Etna, scoperta eruzione “nascosta” del 2023 durante una tempesta di neve

CATANIA – Alla fine di maggio del 2023, sull’Etna si è verificata un’eruzione vulcanica durante una tempesta di neve, evento che è rimasto “inosservato” per circa dieci giorni. Solo quando le condizioni meteorologiche sono migliorate, i ricercatori hanno potuto accedere alle aree sommitali del vulcano.

Lo studio sull’eruzione “nascosta” dell’Etna

L’episodio, descritto nello studioA Hidden Eruption: The 21 May 2023 Paroxysm of the Etna Volcano (Italy)“, condotto da ricercatori dell’Istituto Nazionale di Geofisica e Vulcanologia, delle Università dell’Aquila, di Cagliari e della Sapienza di Roma, sembra quasi tratto da un racconto letterario.

Emanuela De Beni, vulcanologa dell’Osservatorio Etneo dell’Ingv e co-autrice dello studio, spiega: “Il nostro lavoro, oltre a descrivere scientificamente l’evento eruttivo che ha coinvolto il cratere di Sud-Est dell’Etna, ha voluto mettere in evidenza l’importanza e l’efficacia dei sistemi di monitoraggio remoto dell’Ingv“.

Le colate durante una tempesta di neve

Nonostante il cattivo tempo avesse compromesso le telecamere di videosorveglianza installate sul vulcano, altre apparecchiature hanno funzionato correttamente, segnalando un’eruzione con fontana di lava ed emissione di due colate, una verso Sud e l’altra verso Est. Una settimana dopo, i ricercatori dell’Ingv si sono recati in zona sommitale per eseguire rilievi con droni, mappare e quantificare i prodotti eruttati.

Durante le indagini di terreno e le analisi sedimentologiche, ci siamo resi conto che un deposito di cui non eravamo a conoscenza si era sovrapposto alla colata Sud“, continua De Beni. Dopo un’attenta analisi, è emerso che si trattava di una “corrente piroclastica di densità“, un flusso di materiale magmatico misto a gas ad alte temperature, che si era riversato a grande velocità dai fianchi del vulcano.

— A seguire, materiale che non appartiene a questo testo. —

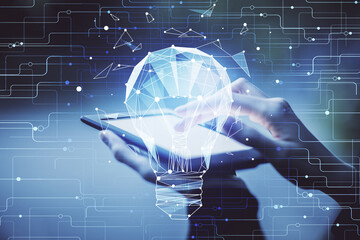 Double exposure of light bulb hologram and woman holding and using a mobile device. Idea concept.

Gli studi sul campo, mediante droni, l’analisi delle immagini satellitari, dei dati radar degli aeroporti di Catania e Reggio Calabria e lo studio del tremore vulcanico e dell’infrasuono forniti dai sistemi di monitoraggio dell’Ingv, hanno permesso di ricostruire l’emissione di una colonna di cenere alta tra i 10 e i 15 chilometri, risultato di un’eruzione suddivisa in tre fasi: una fase debolmente stromboliana, una fase stromboliana vera e propria e, infine, una fontana di lava.